Embracing the Dissonance

Recently my husband and I were enjoying dinner out when he asked me a very insightful question. He wanted to know what things I had learned lately that had changed my theological perspective. It didn’t take long for me to offer up a few examples of things I had learned through my seminary classes or personal studies that have shifted my understanding in a profound way. This has been one of the great gifts and privileges of seminary. I have had access to a breadth of knowledge and a community of students and professors that has both challenged and encouraged me.

As my mind has expanded and been challenged to work harder learning Hebrew and reading theologians like Karl Barth, John Calvin and Frances Turretin, my heart has started undergoing its own transformation. It’s hard to describe what that has been like. What I knew about the truth in my head has penetrated more deeply into my heart and that has sharpened the dissonance between the false stories the world tells and the true story of all things contained in Scripture. That dissonance has created in me a deeper ache for the consummation. Amy Baik Lee wrote a lovely book about this called This Homeward Ache. She explains that many people, Christians and unbelievers, have sought to give a name to this feeling we have when we see something beautiful and profound in this life that makes us long for more. I loved her book, but the feeling I am trying to describe is different than a longing for the consummation. Theologians often use a phrase to describe this tension between the way things are now and what they will be in the consummation. They call it the ‘already but not yet’ or the ‘now and not yet’. What I’m trying to describe is not the straining forward to the consummation, the not yet, but an embracing of the dissonant now.
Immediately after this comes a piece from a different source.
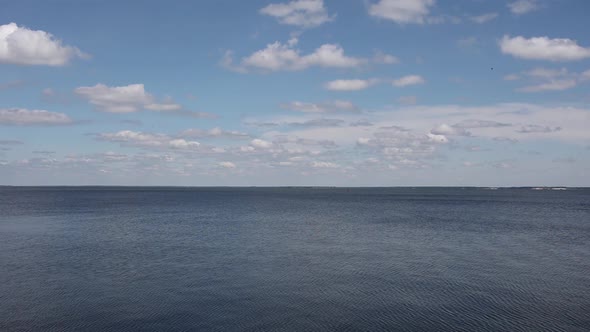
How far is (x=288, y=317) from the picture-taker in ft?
105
But who wants to embrace dissonance? It’s a tension that longs to be resolved. But dissonance is also a sign that something is off, that something doesn’t match. When dissonance resolves in music there’s a sense of satisfaction but what if we’re supposed to embrace the dissonance of the now as we wait for the resolution of the not yet?
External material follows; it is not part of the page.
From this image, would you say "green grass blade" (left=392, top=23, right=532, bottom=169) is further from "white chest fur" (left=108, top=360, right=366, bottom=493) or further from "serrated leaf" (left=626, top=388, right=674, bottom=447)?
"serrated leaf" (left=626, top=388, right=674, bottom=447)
We were made for something more than this life and if we spend our days on earth trying to avoid or temporarily resolve the dissonance we may find ourselves walking according to the siren song of the world. There is a cosmic drama being played out around us and above us and those who have the wisdom to discern the times will be among those who courageously embrace the dissonance of the now. They will allow it to urge them on in prayer, lamenting the way things are as they also plead for his kingdom to come and his will to be done. Sooner than we think, the not yet will be now, the dissonance will be resolved and that ache will be completely fulfilled as all that was a mere shadow will burst forth with consummating joy.

Music has a way of capturing things we can’t put into words. When I was a young musician in college and newly converted to Christianity, I discovered this quote thought to be inscribed on a German opera house:

God gave us music that we might pray without words

Samuel Barber’s Adagio for Strings was originally written for string quartet but is often played by full orchestra. It is full of dissonance, but a kind of dissonance that is hauntingly beautiful. If I were to choose a piece of music as the theme song of the dissonant now, this would be it.